- **Task requirements**:
Extract all of the lines below verbatim, leaving the pictures out of your answer.

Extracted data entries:
::::::::::
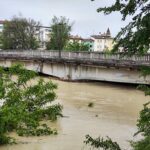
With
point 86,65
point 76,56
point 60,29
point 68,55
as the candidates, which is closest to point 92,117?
point 86,65

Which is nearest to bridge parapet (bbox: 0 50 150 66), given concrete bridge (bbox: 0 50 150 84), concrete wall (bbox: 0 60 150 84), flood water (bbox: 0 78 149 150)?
concrete bridge (bbox: 0 50 150 84)

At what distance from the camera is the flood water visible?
16.1 m

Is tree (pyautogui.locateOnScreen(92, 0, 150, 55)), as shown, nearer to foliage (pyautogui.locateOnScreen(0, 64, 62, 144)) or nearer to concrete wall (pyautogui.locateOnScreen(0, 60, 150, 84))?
foliage (pyautogui.locateOnScreen(0, 64, 62, 144))

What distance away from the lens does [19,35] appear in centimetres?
9238

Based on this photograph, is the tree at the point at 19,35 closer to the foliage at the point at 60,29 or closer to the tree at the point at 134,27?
the foliage at the point at 60,29

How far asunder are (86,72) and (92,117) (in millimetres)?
22606

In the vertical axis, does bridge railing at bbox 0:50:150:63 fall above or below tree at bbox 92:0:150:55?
below

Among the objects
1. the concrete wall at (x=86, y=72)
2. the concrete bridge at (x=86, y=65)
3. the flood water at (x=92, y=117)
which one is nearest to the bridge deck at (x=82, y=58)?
the concrete bridge at (x=86, y=65)

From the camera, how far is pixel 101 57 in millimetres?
43125

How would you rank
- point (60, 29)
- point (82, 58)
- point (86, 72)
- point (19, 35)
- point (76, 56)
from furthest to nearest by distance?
point (19, 35) < point (60, 29) < point (76, 56) < point (82, 58) < point (86, 72)

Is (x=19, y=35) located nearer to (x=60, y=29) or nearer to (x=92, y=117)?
(x=60, y=29)

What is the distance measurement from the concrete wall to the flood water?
0.95 metres

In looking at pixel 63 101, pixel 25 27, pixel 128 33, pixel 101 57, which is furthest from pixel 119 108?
pixel 25 27

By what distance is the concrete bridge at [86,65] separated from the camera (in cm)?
3862
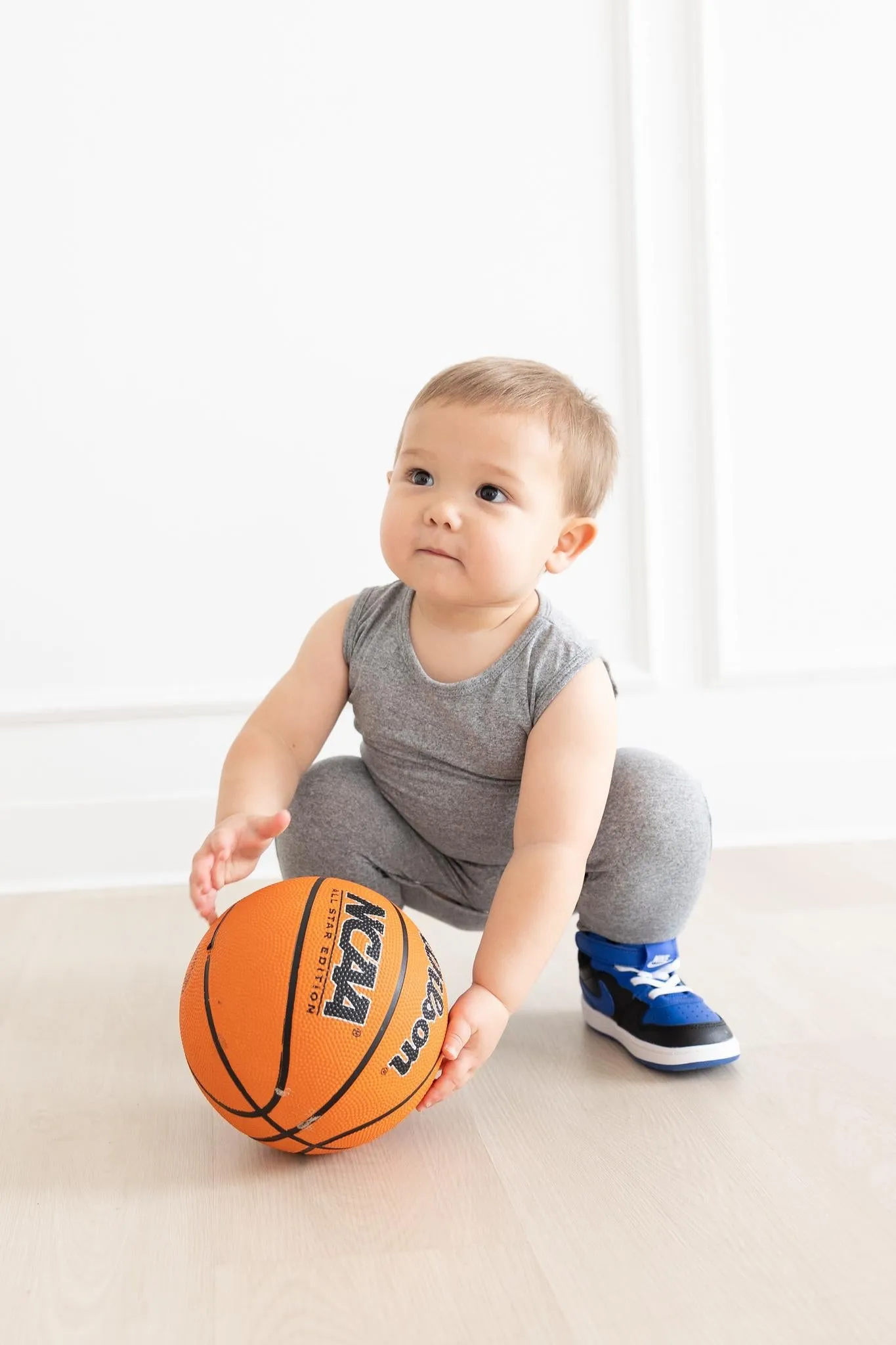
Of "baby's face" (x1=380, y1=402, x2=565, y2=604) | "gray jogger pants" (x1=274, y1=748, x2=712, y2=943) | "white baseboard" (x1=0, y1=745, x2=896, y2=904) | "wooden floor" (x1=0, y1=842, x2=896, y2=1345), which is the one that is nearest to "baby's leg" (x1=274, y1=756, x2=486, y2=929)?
"gray jogger pants" (x1=274, y1=748, x2=712, y2=943)

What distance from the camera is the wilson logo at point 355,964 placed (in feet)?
3.23

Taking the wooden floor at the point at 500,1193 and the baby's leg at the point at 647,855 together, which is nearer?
the wooden floor at the point at 500,1193

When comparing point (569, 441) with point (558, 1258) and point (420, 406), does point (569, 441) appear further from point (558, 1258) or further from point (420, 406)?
point (558, 1258)

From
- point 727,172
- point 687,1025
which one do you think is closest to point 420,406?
point 687,1025

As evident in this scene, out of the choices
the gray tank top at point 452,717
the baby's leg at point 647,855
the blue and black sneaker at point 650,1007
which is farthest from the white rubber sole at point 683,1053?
the gray tank top at point 452,717

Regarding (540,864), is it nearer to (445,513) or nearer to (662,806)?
(662,806)

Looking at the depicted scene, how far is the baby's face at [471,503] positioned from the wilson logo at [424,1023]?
34 centimetres

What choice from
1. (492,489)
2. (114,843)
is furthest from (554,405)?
(114,843)

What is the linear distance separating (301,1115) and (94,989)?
0.59m

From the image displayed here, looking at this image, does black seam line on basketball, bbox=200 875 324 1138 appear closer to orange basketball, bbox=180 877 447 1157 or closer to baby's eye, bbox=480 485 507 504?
orange basketball, bbox=180 877 447 1157

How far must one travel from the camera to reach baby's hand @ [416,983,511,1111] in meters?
1.06

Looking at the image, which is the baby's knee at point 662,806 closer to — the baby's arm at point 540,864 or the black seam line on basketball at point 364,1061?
the baby's arm at point 540,864

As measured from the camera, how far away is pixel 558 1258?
2.95 ft

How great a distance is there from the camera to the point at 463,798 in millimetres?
1324
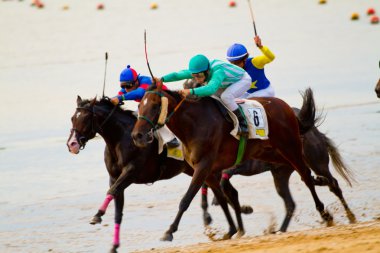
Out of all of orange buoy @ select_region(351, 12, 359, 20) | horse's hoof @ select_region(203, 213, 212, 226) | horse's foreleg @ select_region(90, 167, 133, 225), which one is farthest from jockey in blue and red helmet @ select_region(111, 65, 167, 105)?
orange buoy @ select_region(351, 12, 359, 20)

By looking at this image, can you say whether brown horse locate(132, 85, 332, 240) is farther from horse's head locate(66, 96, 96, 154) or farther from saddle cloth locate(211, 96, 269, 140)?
horse's head locate(66, 96, 96, 154)

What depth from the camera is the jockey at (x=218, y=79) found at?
11930 millimetres

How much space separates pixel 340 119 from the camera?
2411 centimetres

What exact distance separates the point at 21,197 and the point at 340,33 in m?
24.8

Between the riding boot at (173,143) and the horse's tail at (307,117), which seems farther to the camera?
the horse's tail at (307,117)

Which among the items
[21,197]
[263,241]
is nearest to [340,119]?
[21,197]

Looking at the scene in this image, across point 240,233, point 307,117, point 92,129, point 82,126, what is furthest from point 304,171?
point 82,126

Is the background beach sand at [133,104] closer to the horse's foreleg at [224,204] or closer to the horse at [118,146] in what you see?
the horse's foreleg at [224,204]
::::::::::
- **Right answer**:
With
point 86,65
point 76,56
point 60,29
point 68,55
as the candidates, which is closest to point 92,117?
point 86,65

Which is nearest to bridge parapet (bbox: 0 50 150 66), given concrete bridge (bbox: 0 50 150 84), concrete wall (bbox: 0 60 150 84), flood water (bbox: 0 78 149 150)?
concrete bridge (bbox: 0 50 150 84)

At what distance from the camera is the flood water visible?
16.1 m

Is tree (pyautogui.locateOnScreen(92, 0, 150, 55)), as shown, nearer to foliage (pyautogui.locateOnScreen(0, 64, 62, 144)) or nearer to concrete wall (pyautogui.locateOnScreen(0, 60, 150, 84))?
foliage (pyautogui.locateOnScreen(0, 64, 62, 144))

What distance away from the lens does [19,35] appear in centimetres?
9238

Based on this photograph, is the tree at the point at 19,35 closer to the foliage at the point at 60,29 or closer to the tree at the point at 134,27?
the foliage at the point at 60,29

How far asunder are (86,72) and (92,117) (in millimetres)?
22606

In the vertical axis, does bridge railing at bbox 0:50:150:63 fall above or below tree at bbox 92:0:150:55?
below

Among the objects
1. the concrete wall at (x=86, y=72)
2. the concrete bridge at (x=86, y=65)
3. the flood water at (x=92, y=117)
which one is nearest to the bridge deck at (x=82, y=58)?
the concrete bridge at (x=86, y=65)

From the camera, how far is pixel 101 57 in millimetres?
43125

How would you rank
- point (60, 29)
- point (82, 58)
- point (86, 72)
- point (19, 35)
- point (76, 56)
from furthest to nearest by distance?
point (19, 35) < point (60, 29) < point (76, 56) < point (82, 58) < point (86, 72)

Is (x=19, y=35) located nearer to (x=60, y=29) or nearer to (x=92, y=117)?
(x=60, y=29)

What is the distance measurement from the concrete wall to the flood water?
0.95 metres

In looking at pixel 63 101, pixel 25 27, pixel 128 33, pixel 101 57, which is furthest from pixel 119 108?
pixel 25 27

By what distance is the concrete bridge at [86,65] separated from the camera (in cm)?
3862
Of "baby's face" (x1=380, y1=402, x2=565, y2=604) | "gray jogger pants" (x1=274, y1=748, x2=712, y2=943) | "white baseboard" (x1=0, y1=745, x2=896, y2=904) | "wooden floor" (x1=0, y1=842, x2=896, y2=1345), which is the one that is nearest to "baby's leg" (x1=274, y1=756, x2=486, y2=929)?
"gray jogger pants" (x1=274, y1=748, x2=712, y2=943)

What distance from the camera is the wilson logo at point 355,964 placed (in feet)?
3.23

Taking the wooden floor at the point at 500,1193 and the baby's leg at the point at 647,855 together, which is nearer?
the wooden floor at the point at 500,1193

When comparing point (569, 441) with point (558, 1258) and point (420, 406), does point (569, 441) appear further from point (558, 1258) or further from point (420, 406)?
point (558, 1258)

From
- point 727,172
- point 687,1025
which one do you think is closest to point 420,406?
point 687,1025

As evident in this scene, out of the choices
the gray tank top at point 452,717
the baby's leg at point 647,855
the blue and black sneaker at point 650,1007
which is farthest from the white rubber sole at point 683,1053?
the gray tank top at point 452,717

Regarding (540,864), is it nearer to (445,513) or nearer to (662,806)?
(662,806)

Looking at the depicted scene, how far is the baby's face at [471,503] positioned from the wilson logo at [424,1023]?
34 centimetres

What choice from
1. (492,489)
2. (114,843)
is furthest from (554,405)?
(114,843)

What is the linear distance separating (301,1115) and (94,989)?
0.59m

From the image displayed here, looking at this image, does black seam line on basketball, bbox=200 875 324 1138 appear closer to orange basketball, bbox=180 877 447 1157 or closer to baby's eye, bbox=480 485 507 504?
orange basketball, bbox=180 877 447 1157

How far must one travel from the camera to reach baby's hand @ [416,983,511,1111] in meters?
1.06

Looking at the image, which is the baby's knee at point 662,806 closer to — the baby's arm at point 540,864 or the black seam line on basketball at point 364,1061?
the baby's arm at point 540,864

As measured from the camera, how far away is pixel 558 1258?
2.95 ft

How great a distance is there from the camera to the point at 463,798 in millimetres?
1324
Out of all of orange buoy @ select_region(351, 12, 359, 20) | horse's hoof @ select_region(203, 213, 212, 226) | horse's foreleg @ select_region(90, 167, 133, 225), which one is farthest from jockey in blue and red helmet @ select_region(111, 65, 167, 105)?
orange buoy @ select_region(351, 12, 359, 20)

By looking at this image, can you say whether brown horse locate(132, 85, 332, 240) is farther from horse's head locate(66, 96, 96, 154) or farther from saddle cloth locate(211, 96, 269, 140)?
horse's head locate(66, 96, 96, 154)

What depth from the camera is the jockey at (x=218, y=79) found at?
11930 millimetres

How much space separates pixel 340 119 from the camera?
2411 centimetres

What exact distance separates the point at 21,197 and the point at 340,33 in m?
24.8

Between the riding boot at (173,143) and the horse's tail at (307,117), which seems farther to the camera?
the horse's tail at (307,117)

Which among the items
[21,197]
[263,241]
is nearest to [340,119]?
[21,197]

Looking at the scene in this image, across point 240,233, point 307,117, point 92,129, point 82,126, what is furthest from point 304,171?
point 82,126

Is the background beach sand at [133,104] closer to the horse's foreleg at [224,204] or closer to the horse at [118,146] in what you see?
the horse's foreleg at [224,204]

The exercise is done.